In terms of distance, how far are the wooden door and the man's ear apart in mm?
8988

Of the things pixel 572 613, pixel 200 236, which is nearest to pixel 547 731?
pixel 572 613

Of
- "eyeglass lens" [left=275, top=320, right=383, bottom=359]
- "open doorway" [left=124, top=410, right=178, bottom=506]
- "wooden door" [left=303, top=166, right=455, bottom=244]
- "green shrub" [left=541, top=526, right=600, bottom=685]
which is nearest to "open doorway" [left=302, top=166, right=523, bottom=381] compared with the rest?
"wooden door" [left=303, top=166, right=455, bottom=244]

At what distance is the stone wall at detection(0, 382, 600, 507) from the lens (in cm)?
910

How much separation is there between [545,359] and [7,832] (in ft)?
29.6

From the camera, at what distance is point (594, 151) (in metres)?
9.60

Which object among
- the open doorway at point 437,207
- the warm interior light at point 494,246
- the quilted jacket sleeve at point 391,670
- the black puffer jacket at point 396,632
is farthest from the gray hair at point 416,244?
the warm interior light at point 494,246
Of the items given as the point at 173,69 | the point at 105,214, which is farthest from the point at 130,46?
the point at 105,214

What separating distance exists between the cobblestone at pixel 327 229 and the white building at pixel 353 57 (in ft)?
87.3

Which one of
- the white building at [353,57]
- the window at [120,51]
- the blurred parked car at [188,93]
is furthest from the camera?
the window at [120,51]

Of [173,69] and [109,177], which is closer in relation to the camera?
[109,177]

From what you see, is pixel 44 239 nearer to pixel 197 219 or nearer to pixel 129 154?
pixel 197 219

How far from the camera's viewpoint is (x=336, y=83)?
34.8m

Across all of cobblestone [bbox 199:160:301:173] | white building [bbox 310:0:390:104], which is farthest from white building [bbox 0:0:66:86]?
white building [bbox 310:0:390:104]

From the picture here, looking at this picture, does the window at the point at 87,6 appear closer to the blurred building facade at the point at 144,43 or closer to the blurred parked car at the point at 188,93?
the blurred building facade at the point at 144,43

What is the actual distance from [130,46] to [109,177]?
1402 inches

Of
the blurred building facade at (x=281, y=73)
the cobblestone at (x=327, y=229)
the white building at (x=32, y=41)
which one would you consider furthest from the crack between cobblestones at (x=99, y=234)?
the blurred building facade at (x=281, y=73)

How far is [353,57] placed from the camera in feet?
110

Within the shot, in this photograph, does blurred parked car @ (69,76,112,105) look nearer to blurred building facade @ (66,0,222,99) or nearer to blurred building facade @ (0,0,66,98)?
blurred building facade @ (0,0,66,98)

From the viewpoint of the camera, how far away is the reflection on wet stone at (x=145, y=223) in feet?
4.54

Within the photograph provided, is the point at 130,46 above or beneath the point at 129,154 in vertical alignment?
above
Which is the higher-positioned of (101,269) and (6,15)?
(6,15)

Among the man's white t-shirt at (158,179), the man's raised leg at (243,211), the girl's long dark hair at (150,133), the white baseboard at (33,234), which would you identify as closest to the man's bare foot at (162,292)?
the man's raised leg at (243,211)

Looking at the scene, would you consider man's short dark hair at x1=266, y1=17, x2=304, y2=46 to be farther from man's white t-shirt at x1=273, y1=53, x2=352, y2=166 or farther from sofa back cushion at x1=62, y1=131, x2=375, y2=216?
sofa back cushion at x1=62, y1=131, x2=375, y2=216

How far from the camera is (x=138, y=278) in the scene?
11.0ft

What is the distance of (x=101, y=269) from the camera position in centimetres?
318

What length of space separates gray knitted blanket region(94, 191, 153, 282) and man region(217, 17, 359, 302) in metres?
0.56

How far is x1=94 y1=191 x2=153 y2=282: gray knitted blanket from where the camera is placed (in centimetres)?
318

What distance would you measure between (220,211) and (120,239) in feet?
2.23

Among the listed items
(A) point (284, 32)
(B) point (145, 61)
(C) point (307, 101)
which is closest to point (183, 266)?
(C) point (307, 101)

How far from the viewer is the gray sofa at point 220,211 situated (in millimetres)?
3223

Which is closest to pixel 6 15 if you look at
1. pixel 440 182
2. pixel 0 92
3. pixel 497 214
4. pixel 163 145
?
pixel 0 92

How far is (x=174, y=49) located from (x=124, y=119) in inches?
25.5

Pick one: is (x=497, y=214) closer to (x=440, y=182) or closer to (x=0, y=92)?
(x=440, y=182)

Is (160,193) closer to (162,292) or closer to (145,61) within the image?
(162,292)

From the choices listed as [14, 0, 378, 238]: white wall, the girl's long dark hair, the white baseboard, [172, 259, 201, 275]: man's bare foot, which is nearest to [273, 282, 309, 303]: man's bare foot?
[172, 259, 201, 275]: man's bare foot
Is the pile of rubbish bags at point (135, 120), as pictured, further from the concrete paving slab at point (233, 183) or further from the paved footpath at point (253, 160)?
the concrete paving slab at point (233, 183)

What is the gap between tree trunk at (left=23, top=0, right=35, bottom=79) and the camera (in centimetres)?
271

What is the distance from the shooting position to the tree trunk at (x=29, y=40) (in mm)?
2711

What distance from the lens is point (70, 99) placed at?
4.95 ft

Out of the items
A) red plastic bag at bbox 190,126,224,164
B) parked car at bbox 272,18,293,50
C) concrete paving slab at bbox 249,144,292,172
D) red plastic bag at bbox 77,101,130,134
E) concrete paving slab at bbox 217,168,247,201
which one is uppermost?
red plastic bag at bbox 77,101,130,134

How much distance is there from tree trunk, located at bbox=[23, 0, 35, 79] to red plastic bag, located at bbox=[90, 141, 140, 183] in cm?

┄┄┄┄┄┄┄┄┄┄┄┄┄┄┄┄┄┄┄┄

### Task instructions
Retype every item above word for word, line for line, with nothing left out.

### Response
In terms of distance, how far are the wooden door and the man's ear apart in mm?
8988

Of the things pixel 572 613, pixel 200 236, which is nearest to pixel 547 731?
pixel 572 613

Of
- "eyeglass lens" [left=275, top=320, right=383, bottom=359]
- "open doorway" [left=124, top=410, right=178, bottom=506]
- "wooden door" [left=303, top=166, right=455, bottom=244]
- "green shrub" [left=541, top=526, right=600, bottom=685]
which is nearest to "open doorway" [left=302, top=166, right=523, bottom=381] compared with the rest?
"wooden door" [left=303, top=166, right=455, bottom=244]

At what distance is the stone wall at detection(0, 382, 600, 507) from the lens (in cm)?
910

How much separation is there between [545,359] and [7,832] (in ft)?
29.6

From the camera, at what distance is point (594, 151) (in metres)?
9.60

Which object among
- the open doorway at point 437,207
- the warm interior light at point 494,246
- the quilted jacket sleeve at point 391,670
- the black puffer jacket at point 396,632
is farthest from the gray hair at point 416,244?
the warm interior light at point 494,246
Of the items given as the point at 173,69 | the point at 105,214, which is farthest from the point at 130,46?
the point at 105,214

What separating distance exists between the cobblestone at pixel 327 229 and the white building at pixel 353 57 (in ft)?
87.3

Which one of
- the white building at [353,57]
- the window at [120,51]
- the blurred parked car at [188,93]
is furthest from the camera?
the window at [120,51]

Of [173,69] and [109,177], which is closer in relation to the camera?
[109,177]

From what you see, is pixel 44 239 nearer to pixel 197 219 or nearer to pixel 129 154?
pixel 197 219

How far from the camera's viewpoint is (x=336, y=83)?
34.8m

Across all of cobblestone [bbox 199:160:301:173] | white building [bbox 310:0:390:104], which is farthest from white building [bbox 0:0:66:86]?
white building [bbox 310:0:390:104]

From the picture here, looking at this picture, does the window at the point at 87,6 appear closer to the blurred building facade at the point at 144,43 or closer to the blurred parked car at the point at 188,93?
the blurred building facade at the point at 144,43

What is the actual distance from [130,46] to [109,177]?
1402 inches

Of
the blurred building facade at (x=281, y=73)
the cobblestone at (x=327, y=229)
the white building at (x=32, y=41)
which one would you consider furthest from the crack between cobblestones at (x=99, y=234)?
the blurred building facade at (x=281, y=73)

How far is [353,57] placed from the camera in feet?
110

Within the shot, in this photograph, does blurred parked car @ (69,76,112,105) look nearer to blurred building facade @ (66,0,222,99) or nearer to blurred building facade @ (0,0,66,98)?
blurred building facade @ (0,0,66,98)

From the viewpoint of the camera, how far away is the reflection on wet stone at (x=145, y=223) in feet?
4.54

Within the photograph provided, is the point at 130,46 above or beneath the point at 129,154 in vertical alignment?
above
Which is the higher-positioned of (101,269) and (6,15)?
(6,15)

Among the man's white t-shirt at (158,179), the man's raised leg at (243,211), the girl's long dark hair at (150,133), the white baseboard at (33,234), which would you identify as closest to the man's bare foot at (162,292)?
the man's raised leg at (243,211)

Looking at the scene, would you consider man's short dark hair at x1=266, y1=17, x2=304, y2=46 to be farther from man's white t-shirt at x1=273, y1=53, x2=352, y2=166 or farther from sofa back cushion at x1=62, y1=131, x2=375, y2=216?
sofa back cushion at x1=62, y1=131, x2=375, y2=216

How far from the camera is (x=138, y=278) in the scene?
11.0ft

What is the distance of (x=101, y=269) from the camera position in centimetres?
318

What length of space separates gray knitted blanket region(94, 191, 153, 282) and man region(217, 17, 359, 302) in metres?
0.56

How far is x1=94 y1=191 x2=153 y2=282: gray knitted blanket from where the camera is placed (in centimetres)?
318

What distance would you measure between (220,211) and (120,239) in feet?
2.23

Among the listed items
(A) point (284, 32)
(B) point (145, 61)
(C) point (307, 101)
which is closest to point (183, 266)?
(C) point (307, 101)

How far from the viewer is the gray sofa at point 220,211 situated (in millimetres)?
3223

Which is closest to pixel 6 15 if you look at
1. pixel 440 182
2. pixel 0 92
3. pixel 497 214
4. pixel 163 145
?
pixel 0 92

How far is (x=174, y=49) located from (x=124, y=119) in inches?
25.5

Pick one: is (x=497, y=214) closer to (x=440, y=182) or closer to (x=0, y=92)?
(x=440, y=182)

Is (160,193) closer to (162,292) or closer to (145,61) within the image?
(162,292)

From the choices listed as [14, 0, 378, 238]: white wall, the girl's long dark hair, the white baseboard, [172, 259, 201, 275]: man's bare foot, which is nearest to [273, 282, 309, 303]: man's bare foot?
[172, 259, 201, 275]: man's bare foot
Is the pile of rubbish bags at point (135, 120), as pictured, further from the concrete paving slab at point (233, 183) or further from the paved footpath at point (253, 160)?
the concrete paving slab at point (233, 183)

What is the gap between tree trunk at (left=23, top=0, right=35, bottom=79) and the camera (in centimetres)?
271

What is the distance from the shooting position to the tree trunk at (x=29, y=40) (in mm)?
2711

What distance from the lens is point (70, 99) placed at?
4.95 ft

Out of the items
A) red plastic bag at bbox 190,126,224,164
B) parked car at bbox 272,18,293,50
C) concrete paving slab at bbox 249,144,292,172
D) red plastic bag at bbox 77,101,130,134
E) concrete paving slab at bbox 217,168,247,201
which one is uppermost?
red plastic bag at bbox 77,101,130,134

How much distance is there from tree trunk, located at bbox=[23, 0, 35, 79] to red plastic bag, located at bbox=[90, 141, 140, 183] in cm?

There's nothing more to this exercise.